Shad looked back at Charlie. “The poison is setting off a chain reaction of symptoms. Loss of consciousness, followed by rapid irregular heartbeat, low blood pressure and seizures.”
“What do we do?” Freddie cried. ”What does that mean?”
“It means that is Pam doesn’t get medical attention immediately,” Shad replied, “she may die.”
**************
Hearing that Pam could die, President Charlie Sinclair took a deep breath and grabbed hold of the situation. Charlie is methodical and knows how to cut right to the chase. And, he can be calm under pressure, even when others are caving in.
Charlie's voice was firm and direct as he ran down our options.
“We have got to do something and we have to do it now. We've either got to get Pam to the hospital or get Emergency services to come to us. Those are our only two choices.”
Charlie’s calm voice helped to assure the rest of us that things were going to be okay. He continued.
“We could carry her to the boat. And, sail her across to Harkers Island so we can drive from there. Or, we could just run the boat flat out into Beaufort. Either way, it's a going to be at least an hour into town. Then it's another half hour to the Carteret County Hospital on the far side of Morehead City.”
“I’m not sure she’s up for that kind of ride,” said Shad. “The exertion of the trip could stress her heart even more. It may be smarter to keep her here.”

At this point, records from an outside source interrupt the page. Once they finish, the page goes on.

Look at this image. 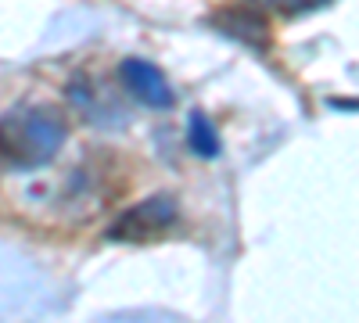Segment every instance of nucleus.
<instances>
[{"label":"nucleus","mask_w":359,"mask_h":323,"mask_svg":"<svg viewBox=\"0 0 359 323\" xmlns=\"http://www.w3.org/2000/svg\"><path fill=\"white\" fill-rule=\"evenodd\" d=\"M191 148H194L201 158H216V155H219V137H216L212 123H208L201 111L191 115Z\"/></svg>","instance_id":"obj_4"},{"label":"nucleus","mask_w":359,"mask_h":323,"mask_svg":"<svg viewBox=\"0 0 359 323\" xmlns=\"http://www.w3.org/2000/svg\"><path fill=\"white\" fill-rule=\"evenodd\" d=\"M118 76H123V83L130 86V94L137 101H144L147 108H172L176 94H172V86L169 79L151 65V62H144V57H126L123 69H118Z\"/></svg>","instance_id":"obj_3"},{"label":"nucleus","mask_w":359,"mask_h":323,"mask_svg":"<svg viewBox=\"0 0 359 323\" xmlns=\"http://www.w3.org/2000/svg\"><path fill=\"white\" fill-rule=\"evenodd\" d=\"M176 201L165 198V194H155V198H147L140 205H133L130 212H123L111 230H108V238L111 241H130V245H144V241H155L162 238V233H169L176 226Z\"/></svg>","instance_id":"obj_2"},{"label":"nucleus","mask_w":359,"mask_h":323,"mask_svg":"<svg viewBox=\"0 0 359 323\" xmlns=\"http://www.w3.org/2000/svg\"><path fill=\"white\" fill-rule=\"evenodd\" d=\"M65 119L43 104H15L0 115V162L8 169H40L65 144Z\"/></svg>","instance_id":"obj_1"}]
</instances>
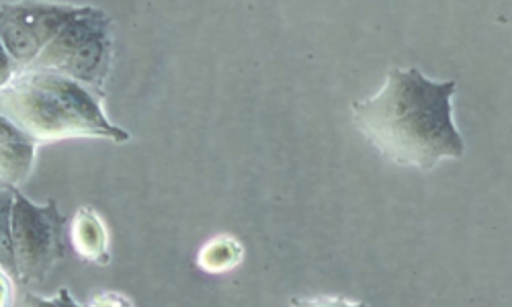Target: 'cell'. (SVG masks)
I'll return each mask as SVG.
<instances>
[{
    "label": "cell",
    "instance_id": "cell-1",
    "mask_svg": "<svg viewBox=\"0 0 512 307\" xmlns=\"http://www.w3.org/2000/svg\"><path fill=\"white\" fill-rule=\"evenodd\" d=\"M455 86V80L426 78L418 68H392L377 95L353 103V121L392 164L433 170L441 160H459L465 152L453 123Z\"/></svg>",
    "mask_w": 512,
    "mask_h": 307
},
{
    "label": "cell",
    "instance_id": "cell-2",
    "mask_svg": "<svg viewBox=\"0 0 512 307\" xmlns=\"http://www.w3.org/2000/svg\"><path fill=\"white\" fill-rule=\"evenodd\" d=\"M5 113L31 140L111 138L125 142V131L107 121L99 103L84 86L56 72H25L0 89Z\"/></svg>",
    "mask_w": 512,
    "mask_h": 307
},
{
    "label": "cell",
    "instance_id": "cell-3",
    "mask_svg": "<svg viewBox=\"0 0 512 307\" xmlns=\"http://www.w3.org/2000/svg\"><path fill=\"white\" fill-rule=\"evenodd\" d=\"M62 226L64 217L54 201L33 205L19 191H13V256L21 283H41L62 260Z\"/></svg>",
    "mask_w": 512,
    "mask_h": 307
},
{
    "label": "cell",
    "instance_id": "cell-4",
    "mask_svg": "<svg viewBox=\"0 0 512 307\" xmlns=\"http://www.w3.org/2000/svg\"><path fill=\"white\" fill-rule=\"evenodd\" d=\"M109 19L103 11L82 7L58 33L50 39L35 62L25 72H60L66 60L99 31L109 29Z\"/></svg>",
    "mask_w": 512,
    "mask_h": 307
},
{
    "label": "cell",
    "instance_id": "cell-5",
    "mask_svg": "<svg viewBox=\"0 0 512 307\" xmlns=\"http://www.w3.org/2000/svg\"><path fill=\"white\" fill-rule=\"evenodd\" d=\"M7 15L15 17L23 25H27L37 39L44 43L54 39L56 33L82 9L74 5H60V3H41V0H21V3H7L0 5Z\"/></svg>",
    "mask_w": 512,
    "mask_h": 307
},
{
    "label": "cell",
    "instance_id": "cell-6",
    "mask_svg": "<svg viewBox=\"0 0 512 307\" xmlns=\"http://www.w3.org/2000/svg\"><path fill=\"white\" fill-rule=\"evenodd\" d=\"M72 244L82 258L97 262V265H107L109 234L103 219L91 207L78 209L72 224Z\"/></svg>",
    "mask_w": 512,
    "mask_h": 307
},
{
    "label": "cell",
    "instance_id": "cell-7",
    "mask_svg": "<svg viewBox=\"0 0 512 307\" xmlns=\"http://www.w3.org/2000/svg\"><path fill=\"white\" fill-rule=\"evenodd\" d=\"M0 43L5 46L13 64L23 70H29L39 52L44 50V43L37 39V35L3 9H0Z\"/></svg>",
    "mask_w": 512,
    "mask_h": 307
},
{
    "label": "cell",
    "instance_id": "cell-8",
    "mask_svg": "<svg viewBox=\"0 0 512 307\" xmlns=\"http://www.w3.org/2000/svg\"><path fill=\"white\" fill-rule=\"evenodd\" d=\"M35 160V142L19 140L0 144V183L17 187L31 174Z\"/></svg>",
    "mask_w": 512,
    "mask_h": 307
},
{
    "label": "cell",
    "instance_id": "cell-9",
    "mask_svg": "<svg viewBox=\"0 0 512 307\" xmlns=\"http://www.w3.org/2000/svg\"><path fill=\"white\" fill-rule=\"evenodd\" d=\"M244 256L242 244L234 236H218L207 242L199 254L197 265L205 273H228L240 265Z\"/></svg>",
    "mask_w": 512,
    "mask_h": 307
},
{
    "label": "cell",
    "instance_id": "cell-10",
    "mask_svg": "<svg viewBox=\"0 0 512 307\" xmlns=\"http://www.w3.org/2000/svg\"><path fill=\"white\" fill-rule=\"evenodd\" d=\"M11 209H13V189H0V271H5L11 279H19L17 267H15V256H13Z\"/></svg>",
    "mask_w": 512,
    "mask_h": 307
},
{
    "label": "cell",
    "instance_id": "cell-11",
    "mask_svg": "<svg viewBox=\"0 0 512 307\" xmlns=\"http://www.w3.org/2000/svg\"><path fill=\"white\" fill-rule=\"evenodd\" d=\"M19 140H31V138L23 134V131L5 113H0V144L19 142Z\"/></svg>",
    "mask_w": 512,
    "mask_h": 307
},
{
    "label": "cell",
    "instance_id": "cell-12",
    "mask_svg": "<svg viewBox=\"0 0 512 307\" xmlns=\"http://www.w3.org/2000/svg\"><path fill=\"white\" fill-rule=\"evenodd\" d=\"M13 74H15V64L9 58L3 43H0V89H3V86H7L11 82Z\"/></svg>",
    "mask_w": 512,
    "mask_h": 307
}]
</instances>
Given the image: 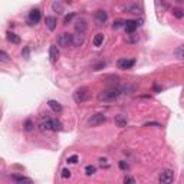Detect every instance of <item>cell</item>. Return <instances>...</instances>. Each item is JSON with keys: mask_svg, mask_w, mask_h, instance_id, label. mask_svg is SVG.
<instances>
[{"mask_svg": "<svg viewBox=\"0 0 184 184\" xmlns=\"http://www.w3.org/2000/svg\"><path fill=\"white\" fill-rule=\"evenodd\" d=\"M122 88H112V89H106V91H101L98 94V99L101 102H112L114 99L120 97L122 94Z\"/></svg>", "mask_w": 184, "mask_h": 184, "instance_id": "6da1fadb", "label": "cell"}, {"mask_svg": "<svg viewBox=\"0 0 184 184\" xmlns=\"http://www.w3.org/2000/svg\"><path fill=\"white\" fill-rule=\"evenodd\" d=\"M39 130L43 134H48L50 131H55V120H52L50 116H42L40 122H39Z\"/></svg>", "mask_w": 184, "mask_h": 184, "instance_id": "7a4b0ae2", "label": "cell"}, {"mask_svg": "<svg viewBox=\"0 0 184 184\" xmlns=\"http://www.w3.org/2000/svg\"><path fill=\"white\" fill-rule=\"evenodd\" d=\"M89 95H91L89 94V89L85 88V87H82V88H78V89L73 92V99H75L78 104H82V102L88 101Z\"/></svg>", "mask_w": 184, "mask_h": 184, "instance_id": "3957f363", "label": "cell"}, {"mask_svg": "<svg viewBox=\"0 0 184 184\" xmlns=\"http://www.w3.org/2000/svg\"><path fill=\"white\" fill-rule=\"evenodd\" d=\"M58 45L62 46V48H69V46H73V35H71V33L59 35V38H58Z\"/></svg>", "mask_w": 184, "mask_h": 184, "instance_id": "277c9868", "label": "cell"}, {"mask_svg": "<svg viewBox=\"0 0 184 184\" xmlns=\"http://www.w3.org/2000/svg\"><path fill=\"white\" fill-rule=\"evenodd\" d=\"M160 183L163 184H170L174 181V171L171 168H165L161 171V174H160Z\"/></svg>", "mask_w": 184, "mask_h": 184, "instance_id": "5b68a950", "label": "cell"}, {"mask_svg": "<svg viewBox=\"0 0 184 184\" xmlns=\"http://www.w3.org/2000/svg\"><path fill=\"white\" fill-rule=\"evenodd\" d=\"M106 20H108V13H106L105 10L99 9V10H97L94 13V22H95L97 26H102Z\"/></svg>", "mask_w": 184, "mask_h": 184, "instance_id": "8992f818", "label": "cell"}, {"mask_svg": "<svg viewBox=\"0 0 184 184\" xmlns=\"http://www.w3.org/2000/svg\"><path fill=\"white\" fill-rule=\"evenodd\" d=\"M106 121V116L104 115V114H95V115H92L88 120V125L89 127H97V125H101L104 124Z\"/></svg>", "mask_w": 184, "mask_h": 184, "instance_id": "52a82bcc", "label": "cell"}, {"mask_svg": "<svg viewBox=\"0 0 184 184\" xmlns=\"http://www.w3.org/2000/svg\"><path fill=\"white\" fill-rule=\"evenodd\" d=\"M42 19V12L39 9H32L29 12V22L30 25H36L39 23V20Z\"/></svg>", "mask_w": 184, "mask_h": 184, "instance_id": "ba28073f", "label": "cell"}, {"mask_svg": "<svg viewBox=\"0 0 184 184\" xmlns=\"http://www.w3.org/2000/svg\"><path fill=\"white\" fill-rule=\"evenodd\" d=\"M135 64L134 59H120L118 60V68L120 69H131Z\"/></svg>", "mask_w": 184, "mask_h": 184, "instance_id": "9c48e42d", "label": "cell"}, {"mask_svg": "<svg viewBox=\"0 0 184 184\" xmlns=\"http://www.w3.org/2000/svg\"><path fill=\"white\" fill-rule=\"evenodd\" d=\"M138 20H127V22L124 23V27L125 30H127L128 33H134L135 32V29L138 27Z\"/></svg>", "mask_w": 184, "mask_h": 184, "instance_id": "30bf717a", "label": "cell"}, {"mask_svg": "<svg viewBox=\"0 0 184 184\" xmlns=\"http://www.w3.org/2000/svg\"><path fill=\"white\" fill-rule=\"evenodd\" d=\"M12 180L15 181V183H17V184H32L33 183L32 178H29V177L17 176V174H13V176H12Z\"/></svg>", "mask_w": 184, "mask_h": 184, "instance_id": "8fae6325", "label": "cell"}, {"mask_svg": "<svg viewBox=\"0 0 184 184\" xmlns=\"http://www.w3.org/2000/svg\"><path fill=\"white\" fill-rule=\"evenodd\" d=\"M58 58H59V50H58V48L55 45H52L49 48V59H50L52 64H56Z\"/></svg>", "mask_w": 184, "mask_h": 184, "instance_id": "7c38bea8", "label": "cell"}, {"mask_svg": "<svg viewBox=\"0 0 184 184\" xmlns=\"http://www.w3.org/2000/svg\"><path fill=\"white\" fill-rule=\"evenodd\" d=\"M45 23H46V27H48L49 30H55L56 29V25H58V20L55 16H46Z\"/></svg>", "mask_w": 184, "mask_h": 184, "instance_id": "4fadbf2b", "label": "cell"}, {"mask_svg": "<svg viewBox=\"0 0 184 184\" xmlns=\"http://www.w3.org/2000/svg\"><path fill=\"white\" fill-rule=\"evenodd\" d=\"M48 105H49V108L52 109L53 112H56V114L62 112V105H60L58 101H55V99H50V101H48Z\"/></svg>", "mask_w": 184, "mask_h": 184, "instance_id": "5bb4252c", "label": "cell"}, {"mask_svg": "<svg viewBox=\"0 0 184 184\" xmlns=\"http://www.w3.org/2000/svg\"><path fill=\"white\" fill-rule=\"evenodd\" d=\"M127 124H128V121H127V118H125L124 115H121V114L115 115V125L116 127L124 128V127H127Z\"/></svg>", "mask_w": 184, "mask_h": 184, "instance_id": "9a60e30c", "label": "cell"}, {"mask_svg": "<svg viewBox=\"0 0 184 184\" xmlns=\"http://www.w3.org/2000/svg\"><path fill=\"white\" fill-rule=\"evenodd\" d=\"M83 42H85V35L76 32L73 35V46H81V45H83Z\"/></svg>", "mask_w": 184, "mask_h": 184, "instance_id": "2e32d148", "label": "cell"}, {"mask_svg": "<svg viewBox=\"0 0 184 184\" xmlns=\"http://www.w3.org/2000/svg\"><path fill=\"white\" fill-rule=\"evenodd\" d=\"M6 38H7V40L10 42V43H13V45H19L20 43V38L16 33H13V32H7V33H6Z\"/></svg>", "mask_w": 184, "mask_h": 184, "instance_id": "e0dca14e", "label": "cell"}, {"mask_svg": "<svg viewBox=\"0 0 184 184\" xmlns=\"http://www.w3.org/2000/svg\"><path fill=\"white\" fill-rule=\"evenodd\" d=\"M75 29H76V32H79V33H85V30H87V22H85L83 19H79L75 25Z\"/></svg>", "mask_w": 184, "mask_h": 184, "instance_id": "ac0fdd59", "label": "cell"}, {"mask_svg": "<svg viewBox=\"0 0 184 184\" xmlns=\"http://www.w3.org/2000/svg\"><path fill=\"white\" fill-rule=\"evenodd\" d=\"M174 56H176L177 59L184 60V45H180L178 48H176V50H174Z\"/></svg>", "mask_w": 184, "mask_h": 184, "instance_id": "d6986e66", "label": "cell"}, {"mask_svg": "<svg viewBox=\"0 0 184 184\" xmlns=\"http://www.w3.org/2000/svg\"><path fill=\"white\" fill-rule=\"evenodd\" d=\"M102 43H104V35H102V33L95 35V38H94V46L99 48V46H101Z\"/></svg>", "mask_w": 184, "mask_h": 184, "instance_id": "ffe728a7", "label": "cell"}, {"mask_svg": "<svg viewBox=\"0 0 184 184\" xmlns=\"http://www.w3.org/2000/svg\"><path fill=\"white\" fill-rule=\"evenodd\" d=\"M52 9L56 12V13H64V4L60 3V2H53Z\"/></svg>", "mask_w": 184, "mask_h": 184, "instance_id": "44dd1931", "label": "cell"}, {"mask_svg": "<svg viewBox=\"0 0 184 184\" xmlns=\"http://www.w3.org/2000/svg\"><path fill=\"white\" fill-rule=\"evenodd\" d=\"M95 171H97V167L92 164L87 165V168H85V174H87V176H94Z\"/></svg>", "mask_w": 184, "mask_h": 184, "instance_id": "7402d4cb", "label": "cell"}, {"mask_svg": "<svg viewBox=\"0 0 184 184\" xmlns=\"http://www.w3.org/2000/svg\"><path fill=\"white\" fill-rule=\"evenodd\" d=\"M33 127H35V124H33V121H32V120H26V121H25V130H26V131H32Z\"/></svg>", "mask_w": 184, "mask_h": 184, "instance_id": "603a6c76", "label": "cell"}, {"mask_svg": "<svg viewBox=\"0 0 184 184\" xmlns=\"http://www.w3.org/2000/svg\"><path fill=\"white\" fill-rule=\"evenodd\" d=\"M125 10L131 12V13H139V7L137 6V4H131V6H127V7H125Z\"/></svg>", "mask_w": 184, "mask_h": 184, "instance_id": "cb8c5ba5", "label": "cell"}, {"mask_svg": "<svg viewBox=\"0 0 184 184\" xmlns=\"http://www.w3.org/2000/svg\"><path fill=\"white\" fill-rule=\"evenodd\" d=\"M73 17H75V13H69V15H66L65 16V19H64V25H69Z\"/></svg>", "mask_w": 184, "mask_h": 184, "instance_id": "d4e9b609", "label": "cell"}, {"mask_svg": "<svg viewBox=\"0 0 184 184\" xmlns=\"http://www.w3.org/2000/svg\"><path fill=\"white\" fill-rule=\"evenodd\" d=\"M173 15L176 16V17H184V10H181V9H174L173 10Z\"/></svg>", "mask_w": 184, "mask_h": 184, "instance_id": "484cf974", "label": "cell"}, {"mask_svg": "<svg viewBox=\"0 0 184 184\" xmlns=\"http://www.w3.org/2000/svg\"><path fill=\"white\" fill-rule=\"evenodd\" d=\"M0 60L2 62H9V56H7V53L4 52V50H0Z\"/></svg>", "mask_w": 184, "mask_h": 184, "instance_id": "4316f807", "label": "cell"}, {"mask_svg": "<svg viewBox=\"0 0 184 184\" xmlns=\"http://www.w3.org/2000/svg\"><path fill=\"white\" fill-rule=\"evenodd\" d=\"M29 52H30V48H29V46H26V48H25V49L22 50V56L25 58L26 60L29 59Z\"/></svg>", "mask_w": 184, "mask_h": 184, "instance_id": "83f0119b", "label": "cell"}, {"mask_svg": "<svg viewBox=\"0 0 184 184\" xmlns=\"http://www.w3.org/2000/svg\"><path fill=\"white\" fill-rule=\"evenodd\" d=\"M66 163H68V164H75V163H78V155H71V157H68Z\"/></svg>", "mask_w": 184, "mask_h": 184, "instance_id": "f1b7e54d", "label": "cell"}, {"mask_svg": "<svg viewBox=\"0 0 184 184\" xmlns=\"http://www.w3.org/2000/svg\"><path fill=\"white\" fill-rule=\"evenodd\" d=\"M60 176H62V178H69V177H71V171H69L68 168H64Z\"/></svg>", "mask_w": 184, "mask_h": 184, "instance_id": "f546056e", "label": "cell"}, {"mask_svg": "<svg viewBox=\"0 0 184 184\" xmlns=\"http://www.w3.org/2000/svg\"><path fill=\"white\" fill-rule=\"evenodd\" d=\"M99 164H101L102 167H105V168H108L109 167V163H108L106 158H99Z\"/></svg>", "mask_w": 184, "mask_h": 184, "instance_id": "4dcf8cb0", "label": "cell"}, {"mask_svg": "<svg viewBox=\"0 0 184 184\" xmlns=\"http://www.w3.org/2000/svg\"><path fill=\"white\" fill-rule=\"evenodd\" d=\"M125 22H122V20H116V22H114V25H112V27L114 29H120L122 25H124Z\"/></svg>", "mask_w": 184, "mask_h": 184, "instance_id": "1f68e13d", "label": "cell"}, {"mask_svg": "<svg viewBox=\"0 0 184 184\" xmlns=\"http://www.w3.org/2000/svg\"><path fill=\"white\" fill-rule=\"evenodd\" d=\"M62 130V124H60L59 121L55 120V131H60Z\"/></svg>", "mask_w": 184, "mask_h": 184, "instance_id": "d6a6232c", "label": "cell"}, {"mask_svg": "<svg viewBox=\"0 0 184 184\" xmlns=\"http://www.w3.org/2000/svg\"><path fill=\"white\" fill-rule=\"evenodd\" d=\"M124 183H125V184H127V183L134 184V183H135V180H134L132 177H125V178H124Z\"/></svg>", "mask_w": 184, "mask_h": 184, "instance_id": "836d02e7", "label": "cell"}, {"mask_svg": "<svg viewBox=\"0 0 184 184\" xmlns=\"http://www.w3.org/2000/svg\"><path fill=\"white\" fill-rule=\"evenodd\" d=\"M120 168L121 170H127L128 168V164L125 161H120Z\"/></svg>", "mask_w": 184, "mask_h": 184, "instance_id": "e575fe53", "label": "cell"}, {"mask_svg": "<svg viewBox=\"0 0 184 184\" xmlns=\"http://www.w3.org/2000/svg\"><path fill=\"white\" fill-rule=\"evenodd\" d=\"M151 125H155V127H161V124H158V122H145L144 127H151Z\"/></svg>", "mask_w": 184, "mask_h": 184, "instance_id": "d590c367", "label": "cell"}, {"mask_svg": "<svg viewBox=\"0 0 184 184\" xmlns=\"http://www.w3.org/2000/svg\"><path fill=\"white\" fill-rule=\"evenodd\" d=\"M65 2H66V3H71V2H72V0H65Z\"/></svg>", "mask_w": 184, "mask_h": 184, "instance_id": "8d00e7d4", "label": "cell"}, {"mask_svg": "<svg viewBox=\"0 0 184 184\" xmlns=\"http://www.w3.org/2000/svg\"><path fill=\"white\" fill-rule=\"evenodd\" d=\"M177 2H184V0H177Z\"/></svg>", "mask_w": 184, "mask_h": 184, "instance_id": "74e56055", "label": "cell"}]
</instances>
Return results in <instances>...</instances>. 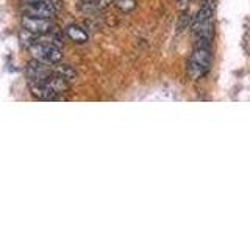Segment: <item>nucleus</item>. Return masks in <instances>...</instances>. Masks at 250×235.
<instances>
[{"label": "nucleus", "mask_w": 250, "mask_h": 235, "mask_svg": "<svg viewBox=\"0 0 250 235\" xmlns=\"http://www.w3.org/2000/svg\"><path fill=\"white\" fill-rule=\"evenodd\" d=\"M114 3V0H96V3H94V6L97 8H106L108 5Z\"/></svg>", "instance_id": "12"}, {"label": "nucleus", "mask_w": 250, "mask_h": 235, "mask_svg": "<svg viewBox=\"0 0 250 235\" xmlns=\"http://www.w3.org/2000/svg\"><path fill=\"white\" fill-rule=\"evenodd\" d=\"M30 93L39 100H55L58 99V94L45 83H30Z\"/></svg>", "instance_id": "6"}, {"label": "nucleus", "mask_w": 250, "mask_h": 235, "mask_svg": "<svg viewBox=\"0 0 250 235\" xmlns=\"http://www.w3.org/2000/svg\"><path fill=\"white\" fill-rule=\"evenodd\" d=\"M189 21H191V18H189V14H183L182 16V19H180V30H185L186 27H188V24H189Z\"/></svg>", "instance_id": "11"}, {"label": "nucleus", "mask_w": 250, "mask_h": 235, "mask_svg": "<svg viewBox=\"0 0 250 235\" xmlns=\"http://www.w3.org/2000/svg\"><path fill=\"white\" fill-rule=\"evenodd\" d=\"M45 85L49 86V88H52L55 93L58 94V96H60L61 93H67V91L70 90V82L66 80L64 77L58 75V74H52V75L45 80Z\"/></svg>", "instance_id": "7"}, {"label": "nucleus", "mask_w": 250, "mask_h": 235, "mask_svg": "<svg viewBox=\"0 0 250 235\" xmlns=\"http://www.w3.org/2000/svg\"><path fill=\"white\" fill-rule=\"evenodd\" d=\"M27 3H35V2H41V0H25Z\"/></svg>", "instance_id": "13"}, {"label": "nucleus", "mask_w": 250, "mask_h": 235, "mask_svg": "<svg viewBox=\"0 0 250 235\" xmlns=\"http://www.w3.org/2000/svg\"><path fill=\"white\" fill-rule=\"evenodd\" d=\"M21 25L23 30H27L33 35H45L53 30V24L50 22V19L31 18V16H25V14L21 18Z\"/></svg>", "instance_id": "5"}, {"label": "nucleus", "mask_w": 250, "mask_h": 235, "mask_svg": "<svg viewBox=\"0 0 250 235\" xmlns=\"http://www.w3.org/2000/svg\"><path fill=\"white\" fill-rule=\"evenodd\" d=\"M52 72L58 74L61 77H64L66 80H69V82H72V80H75V78H77V70L70 65H62L61 61L52 63Z\"/></svg>", "instance_id": "9"}, {"label": "nucleus", "mask_w": 250, "mask_h": 235, "mask_svg": "<svg viewBox=\"0 0 250 235\" xmlns=\"http://www.w3.org/2000/svg\"><path fill=\"white\" fill-rule=\"evenodd\" d=\"M57 10L49 2V0H41L35 3H25L22 6V14L31 16V18H41V19H52Z\"/></svg>", "instance_id": "4"}, {"label": "nucleus", "mask_w": 250, "mask_h": 235, "mask_svg": "<svg viewBox=\"0 0 250 235\" xmlns=\"http://www.w3.org/2000/svg\"><path fill=\"white\" fill-rule=\"evenodd\" d=\"M114 5L122 13H130L136 8V0H114Z\"/></svg>", "instance_id": "10"}, {"label": "nucleus", "mask_w": 250, "mask_h": 235, "mask_svg": "<svg viewBox=\"0 0 250 235\" xmlns=\"http://www.w3.org/2000/svg\"><path fill=\"white\" fill-rule=\"evenodd\" d=\"M64 35L75 44H86V43H88V39H89L88 33H86L82 27L74 25V24H72V25H67L64 28Z\"/></svg>", "instance_id": "8"}, {"label": "nucleus", "mask_w": 250, "mask_h": 235, "mask_svg": "<svg viewBox=\"0 0 250 235\" xmlns=\"http://www.w3.org/2000/svg\"><path fill=\"white\" fill-rule=\"evenodd\" d=\"M28 52L35 60L44 61V63H58L62 60V53L60 47H55L52 44L35 41L33 44L28 46Z\"/></svg>", "instance_id": "2"}, {"label": "nucleus", "mask_w": 250, "mask_h": 235, "mask_svg": "<svg viewBox=\"0 0 250 235\" xmlns=\"http://www.w3.org/2000/svg\"><path fill=\"white\" fill-rule=\"evenodd\" d=\"M211 68V52L209 47H194V52L188 60L186 72L191 80H200Z\"/></svg>", "instance_id": "1"}, {"label": "nucleus", "mask_w": 250, "mask_h": 235, "mask_svg": "<svg viewBox=\"0 0 250 235\" xmlns=\"http://www.w3.org/2000/svg\"><path fill=\"white\" fill-rule=\"evenodd\" d=\"M52 74V63L33 60L27 65V77L30 78V83H45Z\"/></svg>", "instance_id": "3"}]
</instances>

“Carteret County Hospital could order a damn helicopter.” Toby added in frustration. ”If we could just get their attention, it could be here in minutes.”
“Freddie,” Charlie ordered, “Take your cell phone up on the third floor landing and see if by some miracle, you can get a signal. And, while you are up there, make a quick scan of the ocean. If there's a big Yacht or ship close by, we might be able to get their attention and borrow a radio.”
Freddie took off upstairs, while Thor and I went back to the kitchen for more hot water. We got a large handled soup pan and filled it from the faucet.